### AUFGABE
Tausche in allen Einträgen unten „closer“ gegen „nearer“ aus und gib die Zeilen sonst unverändert wieder. Die Bilder lässt du in der Antwort weg.

---------- VORLIEGENDE EINTRÄGE ----------

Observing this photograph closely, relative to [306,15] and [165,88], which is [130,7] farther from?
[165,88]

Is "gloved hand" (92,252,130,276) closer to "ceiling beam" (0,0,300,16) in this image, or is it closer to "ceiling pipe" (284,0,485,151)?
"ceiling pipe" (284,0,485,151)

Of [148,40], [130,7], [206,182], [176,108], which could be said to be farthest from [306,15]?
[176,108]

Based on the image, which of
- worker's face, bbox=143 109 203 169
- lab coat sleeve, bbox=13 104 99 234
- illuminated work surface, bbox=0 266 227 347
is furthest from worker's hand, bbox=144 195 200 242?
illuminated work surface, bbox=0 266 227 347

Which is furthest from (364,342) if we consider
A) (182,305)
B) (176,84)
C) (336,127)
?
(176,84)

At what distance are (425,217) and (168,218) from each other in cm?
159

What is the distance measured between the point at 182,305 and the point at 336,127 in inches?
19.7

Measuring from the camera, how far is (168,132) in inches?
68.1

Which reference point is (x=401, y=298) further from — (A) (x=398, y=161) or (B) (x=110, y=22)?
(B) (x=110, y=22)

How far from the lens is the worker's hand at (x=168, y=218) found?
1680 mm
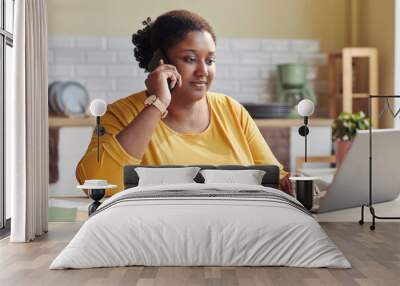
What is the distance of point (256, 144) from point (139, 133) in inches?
50.0

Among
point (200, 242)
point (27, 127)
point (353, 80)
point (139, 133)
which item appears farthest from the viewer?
point (353, 80)

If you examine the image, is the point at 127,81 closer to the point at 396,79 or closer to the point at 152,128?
the point at 152,128

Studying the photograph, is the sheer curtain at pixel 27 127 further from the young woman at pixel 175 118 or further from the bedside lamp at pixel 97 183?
the young woman at pixel 175 118

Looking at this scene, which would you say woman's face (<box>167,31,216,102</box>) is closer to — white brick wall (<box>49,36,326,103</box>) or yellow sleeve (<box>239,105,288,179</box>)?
white brick wall (<box>49,36,326,103</box>)

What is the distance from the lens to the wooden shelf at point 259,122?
7.67 metres

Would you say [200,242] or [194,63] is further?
[194,63]

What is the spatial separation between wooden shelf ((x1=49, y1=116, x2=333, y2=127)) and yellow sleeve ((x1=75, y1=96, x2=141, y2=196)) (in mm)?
177

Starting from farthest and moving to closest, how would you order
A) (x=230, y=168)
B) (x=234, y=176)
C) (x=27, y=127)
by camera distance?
(x=230, y=168) → (x=234, y=176) → (x=27, y=127)

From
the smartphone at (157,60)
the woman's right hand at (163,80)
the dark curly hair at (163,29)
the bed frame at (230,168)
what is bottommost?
the bed frame at (230,168)

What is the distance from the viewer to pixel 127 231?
16.4 ft

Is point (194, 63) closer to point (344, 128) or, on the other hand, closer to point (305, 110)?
point (305, 110)

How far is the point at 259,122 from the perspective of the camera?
773cm

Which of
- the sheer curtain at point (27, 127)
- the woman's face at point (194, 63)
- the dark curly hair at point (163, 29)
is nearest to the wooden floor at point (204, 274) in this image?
the sheer curtain at point (27, 127)

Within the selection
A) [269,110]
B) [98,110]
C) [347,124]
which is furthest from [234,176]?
[98,110]
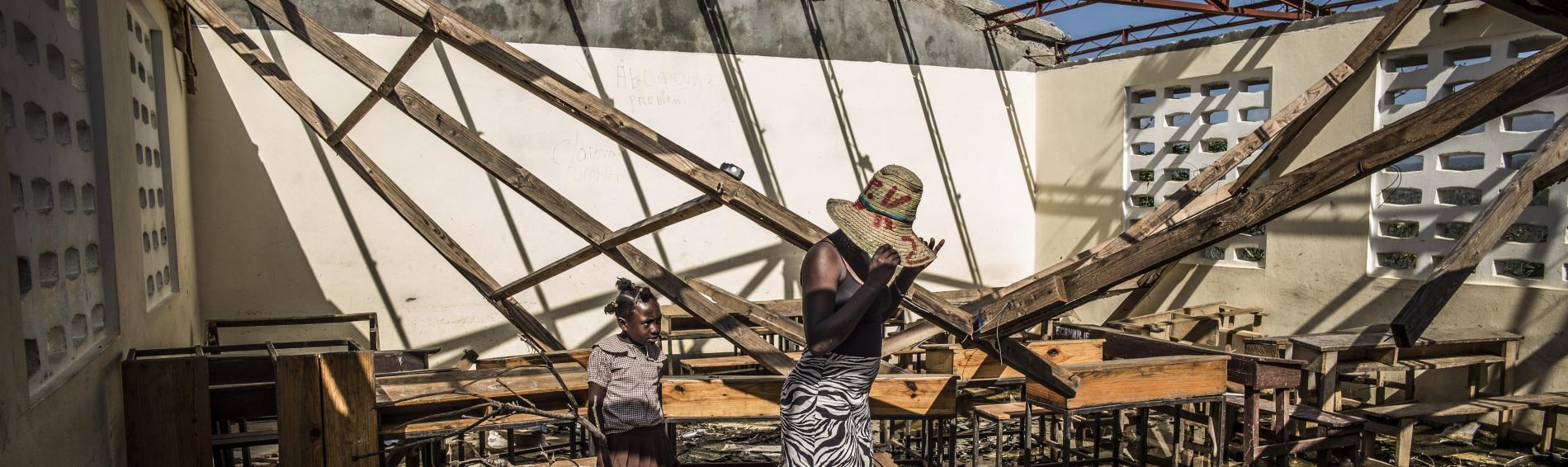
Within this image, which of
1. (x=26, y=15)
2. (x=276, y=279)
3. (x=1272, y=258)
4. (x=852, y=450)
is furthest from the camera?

----------

### ANTWORT
Observing this photograph closely, relative to [306,15] and [165,88], which is [130,7] farther from?
[165,88]

Is "gloved hand" (92,252,130,276) nearer to "ceiling beam" (0,0,300,16) in this image, or is it nearer to "ceiling pipe" (284,0,485,151)?
"ceiling pipe" (284,0,485,151)

Of [148,40], [130,7], [206,182], [176,108], which could be said to be farthest from [306,15]?
[176,108]

Based on the image, which of
- worker's face, bbox=143 109 203 169
- lab coat sleeve, bbox=13 104 99 234
- illuminated work surface, bbox=0 266 227 347
is furthest from worker's hand, bbox=144 195 200 242?
illuminated work surface, bbox=0 266 227 347

Which is furthest from (364,342) if we consider
A) (182,305)
B) (176,84)
C) (336,127)
?
(176,84)

At what distance are (425,217) and (168,218) from each other in cm?
159

What is the distance measured between the point at 182,305 and the point at 336,127 in inches?
19.7

Measuring from the camera, how far is (168,132) in inches?
68.1

Which reference point is (x=401, y=298) further from — (A) (x=398, y=161) or (B) (x=110, y=22)?
(B) (x=110, y=22)

How far from the lens is the worker's hand at (x=168, y=218) found?
1680 mm
What is the distance of point (256, 144) from point (139, 133) in inches?
50.0

Among
point (200, 242)
point (27, 127)
point (353, 80)
point (139, 133)
which item appears farthest from the viewer?
point (353, 80)

If you examine the image, is the point at 127,81 nearer to the point at 396,79 or nearer to the point at 152,128?
the point at 152,128

Studying the photograph, is the sheer curtain at pixel 27 127 further from the young woman at pixel 175 118 or further from the bedside lamp at pixel 97 183?
the young woman at pixel 175 118

Looking at this scene, which would you say woman's face (<box>167,31,216,102</box>) is nearer to — white brick wall (<box>49,36,326,103</box>) or yellow sleeve (<box>239,105,288,179</box>)?
white brick wall (<box>49,36,326,103</box>)

What is the distance from the lens to the wooden shelf at point 259,122?
7.67 metres

Would you say [200,242] or [194,63] is further?
[194,63]

What is the spatial separation between wooden shelf ((x1=49, y1=116, x2=333, y2=127)) and yellow sleeve ((x1=75, y1=96, x2=141, y2=196)) (in mm)?
177

Starting from farthest and moving to closest, how would you order
A) (x=230, y=168)
B) (x=234, y=176)
C) (x=27, y=127)
by camera distance?
(x=230, y=168) → (x=234, y=176) → (x=27, y=127)

From
the smartphone at (157,60)
the woman's right hand at (163,80)
the dark curly hair at (163,29)
the bed frame at (230,168)
what is bottommost?
the bed frame at (230,168)

What is the distance from the viewer to pixel 127 231?
16.4 ft

Is point (194, 63) nearer to point (344, 128) or, on the other hand, nearer to point (305, 110)?
point (305, 110)

How far is the point at 259,122 from the perspective of the camera?
773cm

Which of
- the sheer curtain at point (27, 127)
- the woman's face at point (194, 63)
- the dark curly hair at point (163, 29)
is nearest to the wooden floor at point (204, 274) in this image?
the sheer curtain at point (27, 127)

Within the selection
A) [269,110]
B) [98,110]
C) [347,124]
which is furthest from [234,176]?
[98,110]
Within this image, which of
1. (x=26, y=15)
2. (x=276, y=279)
3. (x=1272, y=258)
4. (x=852, y=450)
is furthest from the camera?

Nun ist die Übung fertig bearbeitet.